Minggu, 31 Mei 2020

TAKIRAN



Bagi kalangan Baby boomer dan generasi X (yang lahir sebelum tahun 1980) cukup familiar dengan istilah ini bahkan merindukan kembali acara ini  sebagai kenangan indah masa kecil. Untuk generasi yang lahir setelah tahun 80 an mungkin hanya sebagian kecil yang mengalami takiran. Mereka mungkin  menganggap takiran sebagai acara yang kuno dan tidak cocok untuk masa sekarang sehingga tak perlu dikenang.
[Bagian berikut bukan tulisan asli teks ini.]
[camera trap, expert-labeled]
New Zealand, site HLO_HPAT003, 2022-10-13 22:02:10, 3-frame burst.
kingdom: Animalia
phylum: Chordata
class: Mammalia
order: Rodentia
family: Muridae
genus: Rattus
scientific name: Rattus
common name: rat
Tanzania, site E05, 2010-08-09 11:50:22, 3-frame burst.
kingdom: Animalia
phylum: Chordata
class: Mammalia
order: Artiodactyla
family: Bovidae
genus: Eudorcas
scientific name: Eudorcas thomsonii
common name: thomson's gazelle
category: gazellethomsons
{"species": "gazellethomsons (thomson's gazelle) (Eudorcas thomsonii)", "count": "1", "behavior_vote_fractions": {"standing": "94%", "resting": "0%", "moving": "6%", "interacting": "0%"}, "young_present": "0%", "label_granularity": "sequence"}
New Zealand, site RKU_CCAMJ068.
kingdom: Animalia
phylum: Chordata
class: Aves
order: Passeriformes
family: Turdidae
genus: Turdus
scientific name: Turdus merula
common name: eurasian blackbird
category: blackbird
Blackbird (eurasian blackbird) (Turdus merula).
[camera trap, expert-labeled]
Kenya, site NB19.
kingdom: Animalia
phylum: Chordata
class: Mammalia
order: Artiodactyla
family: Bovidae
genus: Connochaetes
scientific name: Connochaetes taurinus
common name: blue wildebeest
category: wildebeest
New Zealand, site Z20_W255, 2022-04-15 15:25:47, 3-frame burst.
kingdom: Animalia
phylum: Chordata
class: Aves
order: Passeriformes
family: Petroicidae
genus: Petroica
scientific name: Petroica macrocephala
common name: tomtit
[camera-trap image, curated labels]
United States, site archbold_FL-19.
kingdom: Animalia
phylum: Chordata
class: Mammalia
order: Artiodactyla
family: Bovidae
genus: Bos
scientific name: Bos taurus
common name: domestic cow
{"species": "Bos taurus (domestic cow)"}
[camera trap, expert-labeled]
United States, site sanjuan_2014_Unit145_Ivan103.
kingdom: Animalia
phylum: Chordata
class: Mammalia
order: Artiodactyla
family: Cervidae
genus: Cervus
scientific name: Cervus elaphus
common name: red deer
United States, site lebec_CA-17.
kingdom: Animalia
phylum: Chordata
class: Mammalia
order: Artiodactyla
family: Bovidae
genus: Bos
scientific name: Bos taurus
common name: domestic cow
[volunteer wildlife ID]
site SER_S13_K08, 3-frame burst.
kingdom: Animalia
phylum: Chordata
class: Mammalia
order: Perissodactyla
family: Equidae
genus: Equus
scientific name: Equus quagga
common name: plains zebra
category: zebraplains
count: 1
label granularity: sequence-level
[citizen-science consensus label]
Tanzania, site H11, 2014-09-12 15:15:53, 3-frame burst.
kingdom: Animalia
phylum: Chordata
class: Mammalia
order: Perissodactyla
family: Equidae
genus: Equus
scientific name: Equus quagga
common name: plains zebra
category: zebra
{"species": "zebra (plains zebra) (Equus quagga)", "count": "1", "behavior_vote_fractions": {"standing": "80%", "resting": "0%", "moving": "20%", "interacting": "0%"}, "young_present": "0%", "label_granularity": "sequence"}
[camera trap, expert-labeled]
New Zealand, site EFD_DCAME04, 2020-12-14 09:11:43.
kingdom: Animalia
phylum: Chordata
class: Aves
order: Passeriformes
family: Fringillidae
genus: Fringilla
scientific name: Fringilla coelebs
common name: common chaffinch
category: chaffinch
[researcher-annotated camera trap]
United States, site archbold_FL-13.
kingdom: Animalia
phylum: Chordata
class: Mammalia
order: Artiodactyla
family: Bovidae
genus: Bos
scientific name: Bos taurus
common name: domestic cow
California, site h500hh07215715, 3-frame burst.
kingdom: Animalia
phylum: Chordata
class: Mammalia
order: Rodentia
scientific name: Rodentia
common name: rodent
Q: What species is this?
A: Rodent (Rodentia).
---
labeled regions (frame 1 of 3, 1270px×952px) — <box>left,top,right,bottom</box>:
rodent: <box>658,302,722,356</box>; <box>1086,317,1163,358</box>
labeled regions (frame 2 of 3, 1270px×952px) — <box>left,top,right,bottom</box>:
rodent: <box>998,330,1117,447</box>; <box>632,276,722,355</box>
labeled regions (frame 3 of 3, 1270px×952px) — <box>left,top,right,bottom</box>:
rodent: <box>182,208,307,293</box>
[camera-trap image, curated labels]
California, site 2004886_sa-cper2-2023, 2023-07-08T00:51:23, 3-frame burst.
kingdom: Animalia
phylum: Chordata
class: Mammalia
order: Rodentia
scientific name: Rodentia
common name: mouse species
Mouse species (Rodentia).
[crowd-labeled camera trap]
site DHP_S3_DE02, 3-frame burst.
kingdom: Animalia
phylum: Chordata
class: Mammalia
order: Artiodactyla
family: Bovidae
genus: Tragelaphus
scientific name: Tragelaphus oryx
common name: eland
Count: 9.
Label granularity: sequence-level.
Takiran adalah acara makan bersama suatu kelompok lingkungan masyarakat dimana masing-masing anggota masyarakat menyediakan makanan dibungkus daun pisang, dikumpulkan dan saling bertukar. Acara ini dilaksanakan pada peringatan Maulid Nabi, Isra Mi’raj, 10 Muharam, Tarawih (likuran) atau perhelatan keagamaan  yang lain. Makanan dibungkus daun pisang ini sebenarnya ada 3 model cara membungkusnya yaitu ditum, pincuk dan takir namun acara makan bersama ini diberi nama takiran.

Pada masa itu walaupun masyarakat belum makmur artinya makan masih sederhana, namun untuk takiran mereka tidak akan sembrono. Mereka akan membuat lauk yang istimewa dengan menyembelih ayam atau mengambil ikan dikolam. Mereka berprinsip memberi kepada orang lain adalah harus istimewa bukan memberi yang jelek dapat yang baik. Ketika pembagian takir apapun yang diterima mereka sangat senang dan tidak pernah berfikir dia membawa apa dapat apa. Disinilah makna kerukunan dalam masyarakat tergambar dengan nyata.

Secara etimologis kata takir sendiri berasal dari "nata" karo "mikir" (menata dan berpikir) yang bermakna bahwa dalam kehidupan senantiasa harus mempertimbangkan dan menata setiap langkah yang diambil dengan pemikiran tenang, seksama, mendalam dan berhati-hati agar mendapatkan hasil yang terbaik. Memberi kepada orang lain harus yang terbaik sedangkan apapun yang kita terima itulah rizqi kita.
Acara takiran makan bersama ini dilaksanakan diakhir kegiatan setelah semua  selesai. Ibu-ibu dan remaja putri membagikan takir pada seluruh peserta tanpa terkecuali. Acara ini sangat  ditunggu-tungu oleh anak-anak jaman itu. Pada saat pembagian takir semua  hati brdebar-debar menebak lauk apa yang akan diterima. Ketika takir sudah diterima anak-anak akan langsung menyobek tutup bagian atas takir  untuk mengintip apa isi lauknya. Masing-masing akan memamerkan lauk yang didapat dan memakanya dengan lahap setelah dipimpin berdoa. Lauk takiran sudah pasti lebih istimewa dari makanan yang mereka makan sehari-hari.


Acara takiran ini salah satu potret kerukunan masyarakat kita pada masa itu. Mereka masih merasa bersaudara dan saling membutuhkan, memberi dengan tulus, menerima dengan ikhlas. Hati mereka belum terkontaminasi dengan materi duniawi. Memberi yang terbaik merupakan kepuassan tersendiri bagi masyarakat kala itu.

Saat ini acara takiran sudah bergeser menjadi prasmanan dimana semua makanan diseragamkan untuk menghindari ketidakseimbangan yang kaya dengan yang miskin. Terkadang anggota tinggal membayar iuran nanti ada memasak dan pembagianya menggunakan piring, dus kotak atau sterofom. Disamping sudah sulit mencari daun pisang juga lebih praktis dan banyak tersedia diwarung-warung.

Mau tidak mau kita tetap harus mengakui bahwa makanan yang dibungkus dengan daun pisang aroma dan rasanya lebih nikmat dibanding bungkus kertas atau sterofom. Perubahan social akan terus berjalan seiring dengan perkembangan  peradaban manusia. Kita tidak harus kembali ke masa lalu tapi kita harus belajar dari masa lalu untuk bertindak dimasa sekarang dan mempersiapkan masa depan. Tradisi takiran mungkin boleh saja menghilang tapi semangat kebersamaan, kerukunan dan keikhlasan tidak boleh luntur dari jiwa kita.


Ajibarang, 9 Syawal 1441 H
Silaturahmi digital lewat goresan.

1 komentar:

  1. Selamat menikmati budaya kita yang adiluhung. Ketone sederhana namun syarat makna.
    Sebaiknya sebelumakan rakor ada sedikit penjelasan maknanya.
    Sehingga TDK sekedar makan.
    Hidup takiran...
    Semoga berperan merekatkan kembali kerukunan kita.